Relicord
- Founded: 2001; 25 years ago As Relicord
- Headquarters: Dhirubhai Ambani Life Sciences Centre (DALC), Navi Mumbai, INDIA
- Key people: Mukesh Ambani
- Website: http://www.relicord.com/

= Relicord =

Indian blood bank service

Relicord is an initiative by the Reliance Industries in the field of biotechnological advancement. It is established as a part of the subsidiary of Reliance Industries, Reliance Life Sciences.

== About Relicord ==
ReliCord has already stored over 3,500 cord blood samples at its repository. It conforms to the AABB and USFDA guidelines and has an infrastructure to collect cord blood from any corner of the country through its collection centres. ReliCord offers public as well as private banking and is the only facility in India that offers stem cell research for current and future applications.
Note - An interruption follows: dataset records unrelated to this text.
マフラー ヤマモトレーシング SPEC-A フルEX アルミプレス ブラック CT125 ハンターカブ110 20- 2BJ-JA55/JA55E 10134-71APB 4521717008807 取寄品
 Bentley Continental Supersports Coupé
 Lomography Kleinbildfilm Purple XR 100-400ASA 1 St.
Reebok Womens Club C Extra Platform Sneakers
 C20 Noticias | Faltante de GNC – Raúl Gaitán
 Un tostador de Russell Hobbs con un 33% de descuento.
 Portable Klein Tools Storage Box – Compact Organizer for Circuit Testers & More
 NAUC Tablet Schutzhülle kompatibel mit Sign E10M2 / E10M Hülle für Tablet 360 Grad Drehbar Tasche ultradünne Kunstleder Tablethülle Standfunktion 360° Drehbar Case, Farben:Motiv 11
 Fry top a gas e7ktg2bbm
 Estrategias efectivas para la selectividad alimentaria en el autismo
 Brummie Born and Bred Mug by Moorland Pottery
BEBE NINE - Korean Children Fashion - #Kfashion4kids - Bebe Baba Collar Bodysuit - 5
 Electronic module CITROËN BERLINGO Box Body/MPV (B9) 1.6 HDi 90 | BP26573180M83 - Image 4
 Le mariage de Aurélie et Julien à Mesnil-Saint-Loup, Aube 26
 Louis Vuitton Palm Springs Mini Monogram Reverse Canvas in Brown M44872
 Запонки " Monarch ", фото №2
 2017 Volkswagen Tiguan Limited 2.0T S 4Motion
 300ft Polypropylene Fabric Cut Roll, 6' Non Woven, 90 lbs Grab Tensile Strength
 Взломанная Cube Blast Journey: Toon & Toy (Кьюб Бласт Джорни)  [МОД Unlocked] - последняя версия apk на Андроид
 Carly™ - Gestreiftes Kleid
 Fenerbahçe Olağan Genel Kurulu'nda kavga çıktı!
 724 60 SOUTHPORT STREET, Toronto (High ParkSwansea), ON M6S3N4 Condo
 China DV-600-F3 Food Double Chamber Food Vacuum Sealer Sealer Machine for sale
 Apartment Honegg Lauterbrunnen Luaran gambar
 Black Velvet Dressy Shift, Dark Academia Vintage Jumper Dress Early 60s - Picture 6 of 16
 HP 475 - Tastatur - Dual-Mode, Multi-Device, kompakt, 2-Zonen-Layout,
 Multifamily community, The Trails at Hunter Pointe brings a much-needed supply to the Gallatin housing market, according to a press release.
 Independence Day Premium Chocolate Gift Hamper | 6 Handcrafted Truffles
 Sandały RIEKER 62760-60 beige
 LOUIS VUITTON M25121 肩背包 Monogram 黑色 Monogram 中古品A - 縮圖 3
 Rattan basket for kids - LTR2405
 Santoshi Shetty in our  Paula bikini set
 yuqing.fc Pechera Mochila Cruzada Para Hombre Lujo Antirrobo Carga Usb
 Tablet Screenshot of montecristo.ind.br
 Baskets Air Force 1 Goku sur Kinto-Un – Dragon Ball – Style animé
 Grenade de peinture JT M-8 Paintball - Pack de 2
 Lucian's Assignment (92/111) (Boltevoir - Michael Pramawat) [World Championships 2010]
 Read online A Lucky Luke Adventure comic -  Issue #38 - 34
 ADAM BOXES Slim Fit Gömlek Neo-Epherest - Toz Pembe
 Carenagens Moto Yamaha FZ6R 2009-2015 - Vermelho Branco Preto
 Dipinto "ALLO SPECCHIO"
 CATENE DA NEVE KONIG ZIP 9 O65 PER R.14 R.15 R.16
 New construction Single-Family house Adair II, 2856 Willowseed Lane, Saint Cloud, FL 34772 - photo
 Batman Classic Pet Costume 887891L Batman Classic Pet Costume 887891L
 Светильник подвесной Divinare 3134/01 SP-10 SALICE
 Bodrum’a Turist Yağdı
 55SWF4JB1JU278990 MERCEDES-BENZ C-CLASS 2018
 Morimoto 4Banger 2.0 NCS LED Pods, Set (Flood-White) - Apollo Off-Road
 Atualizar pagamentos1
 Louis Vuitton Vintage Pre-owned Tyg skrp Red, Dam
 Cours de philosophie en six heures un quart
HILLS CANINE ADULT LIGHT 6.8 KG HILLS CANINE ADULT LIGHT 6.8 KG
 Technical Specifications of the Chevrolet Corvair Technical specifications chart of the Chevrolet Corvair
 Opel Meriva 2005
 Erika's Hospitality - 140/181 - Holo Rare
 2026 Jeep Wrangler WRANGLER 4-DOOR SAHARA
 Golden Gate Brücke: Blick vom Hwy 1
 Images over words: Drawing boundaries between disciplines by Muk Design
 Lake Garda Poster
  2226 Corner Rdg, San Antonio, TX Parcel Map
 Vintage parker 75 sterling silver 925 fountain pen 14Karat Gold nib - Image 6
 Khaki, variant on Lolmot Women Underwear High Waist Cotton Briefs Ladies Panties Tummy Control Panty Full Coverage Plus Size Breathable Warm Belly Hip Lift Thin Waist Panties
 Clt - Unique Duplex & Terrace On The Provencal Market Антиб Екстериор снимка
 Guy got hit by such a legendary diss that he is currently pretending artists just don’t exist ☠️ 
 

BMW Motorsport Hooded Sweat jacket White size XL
The cord blood samples are stored at the Dhirubhai Ambani Life Sciences Centre (DALC) campus in Navi Mumbai. The repository is completely automated and uses the most advanced technology under the supervision of a host of experienced scientists.

In 2002 Reliance Industries Limited has established blood banking service under Relicord.

== Social view ==
ReliCord runs three programs for the collection of cord blood: ReliCord S, ReliCord A and ReliCord M. ReliCord S and ReliCord A offer stem cell enriched cord blood repository services as well as stem cell enriched cord blood for transplantation to address haematological disorders. ReliCord S is a program for sibling donors. This program is for a mother or a family that wants to process and bank the umbilical cord blood stem cells from the present pregnancy. Only family members waiting for transplantation can utilize this program. Under ReliCord S the stored cord blood stem cells can be used for haematopoetic stem cell transplantation for family members suffering from diseases such as thalassemia or leukemia. The ReliCord S and A program not only stores the stem cells but also tests and processes the same along with delivering the stem cells to the transplant site as per the direction received from the transplant physician.